## GIVEN DATA
[Start of Attachment]
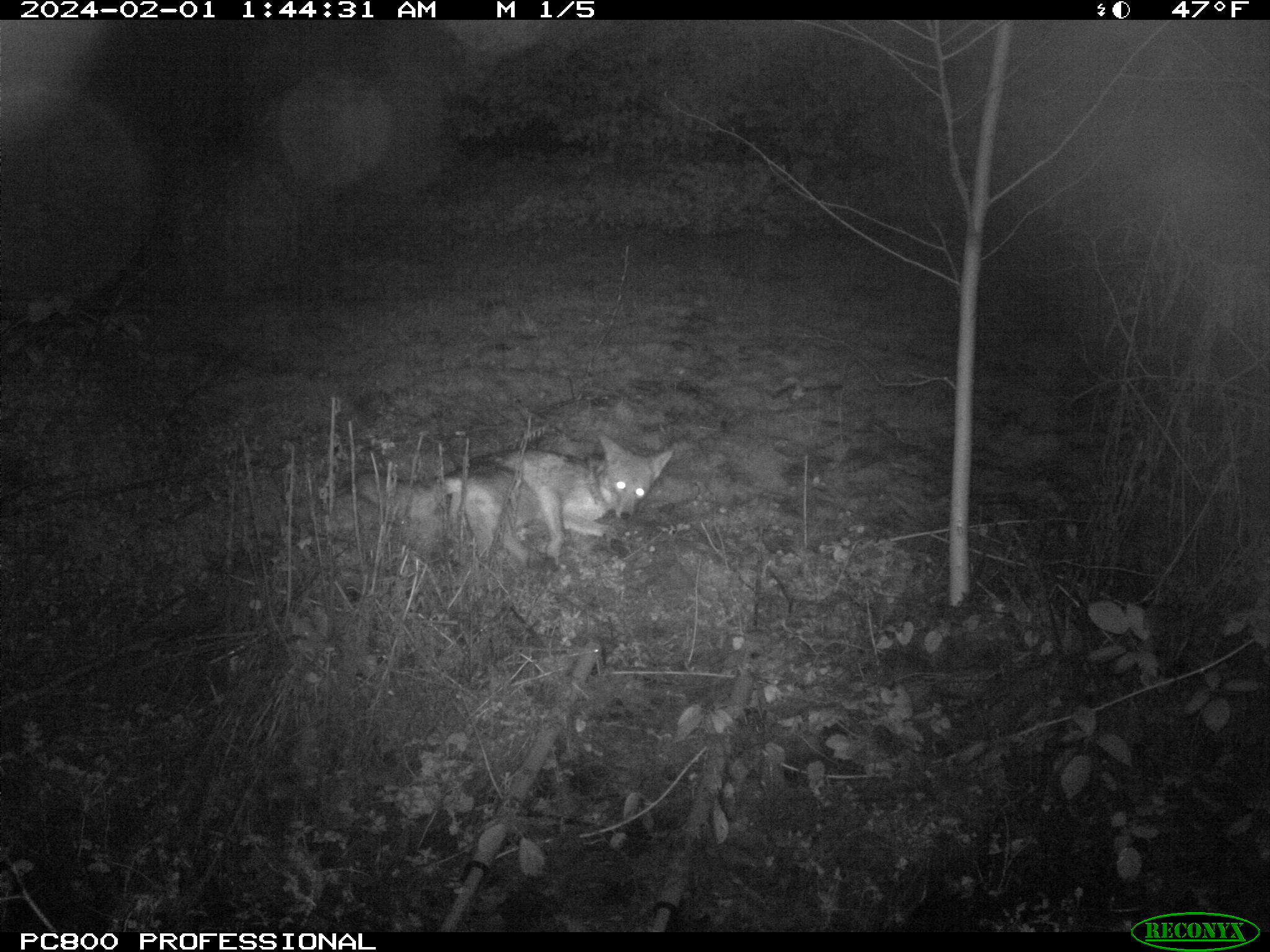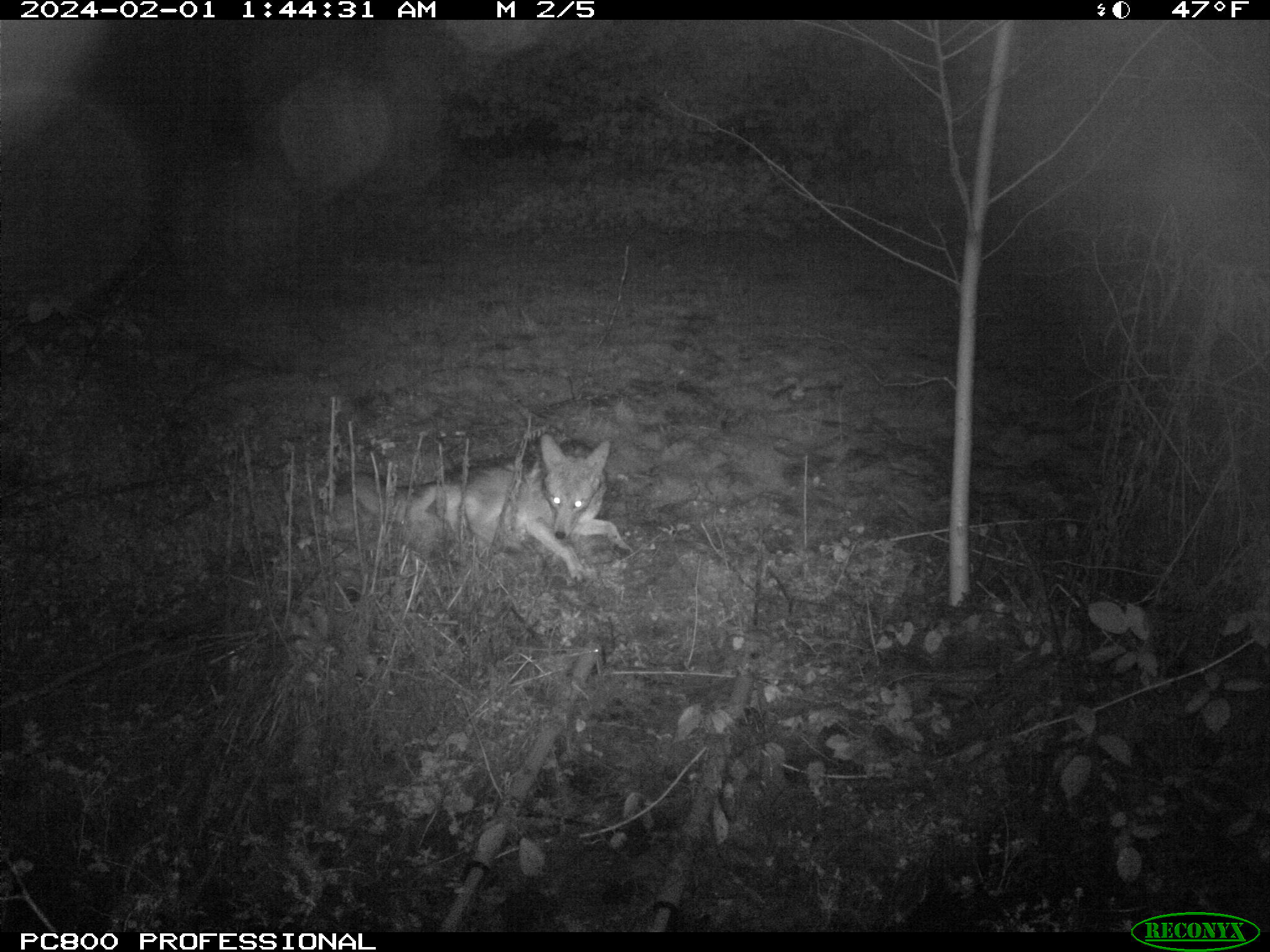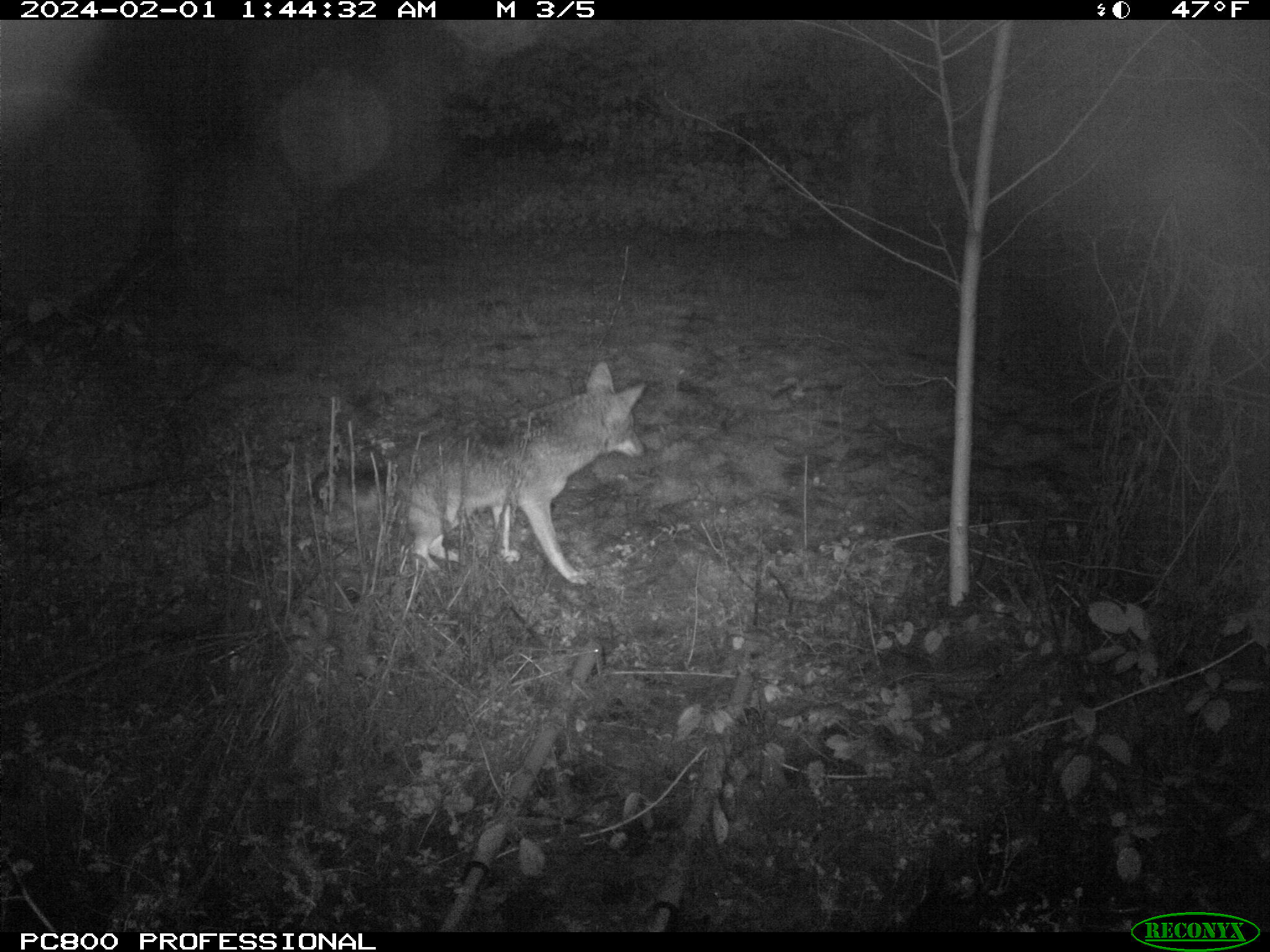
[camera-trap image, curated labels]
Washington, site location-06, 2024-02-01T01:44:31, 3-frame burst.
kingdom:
[End of Attachment]
[Start of Attachment]
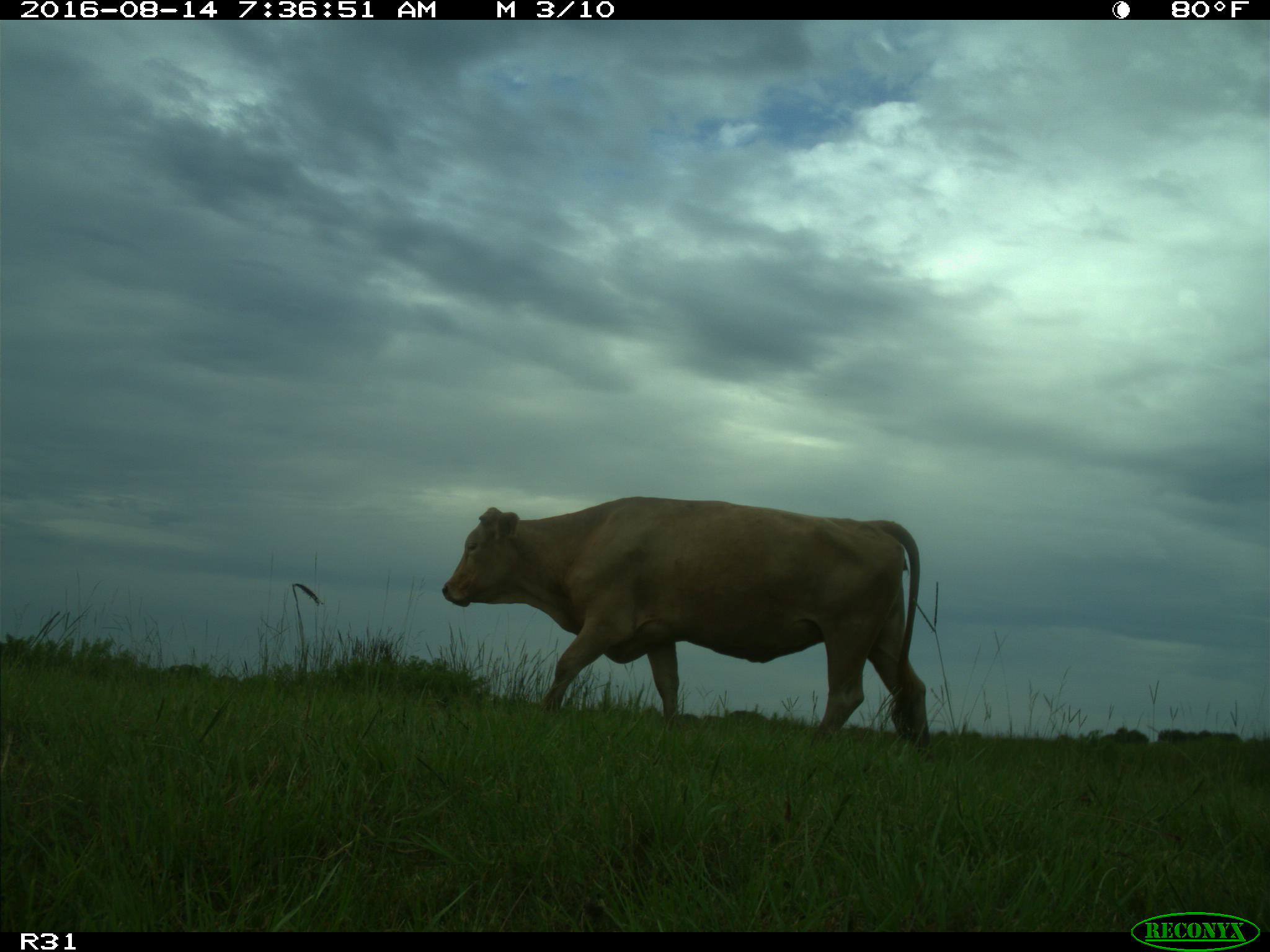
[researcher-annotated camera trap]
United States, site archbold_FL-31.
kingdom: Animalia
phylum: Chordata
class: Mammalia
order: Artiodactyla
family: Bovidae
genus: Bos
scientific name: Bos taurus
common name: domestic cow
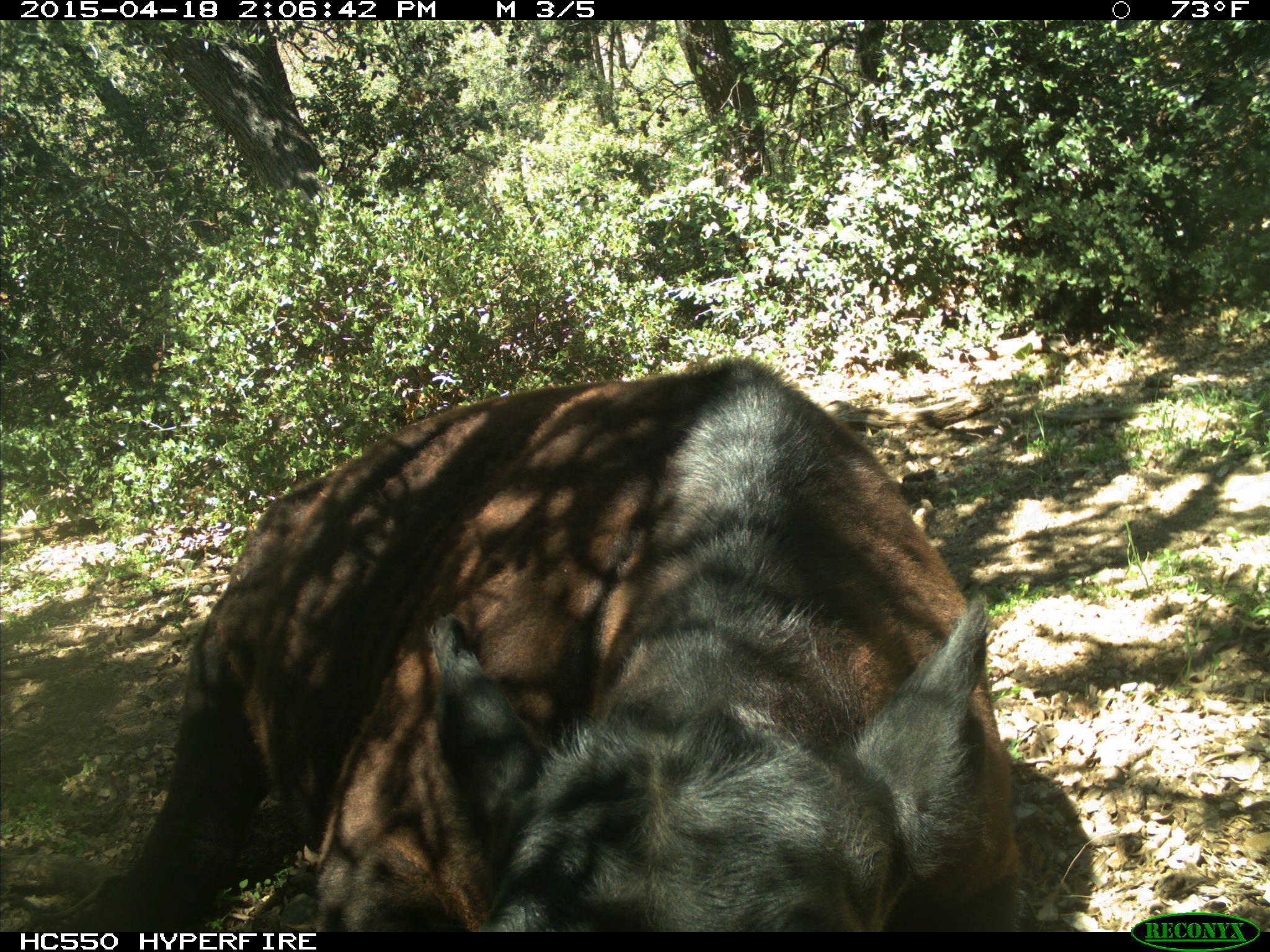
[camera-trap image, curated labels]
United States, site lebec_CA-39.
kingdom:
[End of Attachment]
## TASK BRIEF
Across the material, report every line that has the word "United".

## RESULT OF THE EXERCISE
United States, site archbold_FL-31.
United States, site lebec_CA-39.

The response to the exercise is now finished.